> _SOURCE PASSAGE_
───

Molding - Antistatic, Static Dissipative, Conductive & Static Shielding Molding
Static Dissipative (1x10e6 to 1x10e9 ohm surface resistivity) The actual EIA Standard definition designates these as 1x10e11 ohm, but the industry actually prefers to 1x10e6 to 1x10e9 ohm, but will take 1x10e9 to 1x10e11 ohm if cost is significantly lower. These products can be made with carefully controlled carbon black content, IDP alloys or with inherently conductive polymer (ICP) alloys.
Conductive (<1x10e3 ohm-cm volume resistivity) These are compounds that can be made with carbon black, carbon fiber (somewhat colorable), and stainless steel fibers (colorable).

───

> _DATA PROVIDED_
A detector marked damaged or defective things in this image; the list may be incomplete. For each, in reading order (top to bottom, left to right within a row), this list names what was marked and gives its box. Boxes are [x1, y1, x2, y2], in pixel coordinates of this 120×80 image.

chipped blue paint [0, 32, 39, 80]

───

> _TASK DESCRIPTION_
Reproduce word for word the part of the passage on static-control molding from "Conductive (<1x10e3 ohm-cm" up to and including "steel fibers (colorable).". The material has no connection to the passage on static-control molding.

> _OUTPUT FOR THIS TASK_
Conductive (<1x10e3 ohm-cm volume resistivity) These are compounds that can be made with carbon black, carbon fiber (somewhat colorable), and stainless steel fibers (colorable).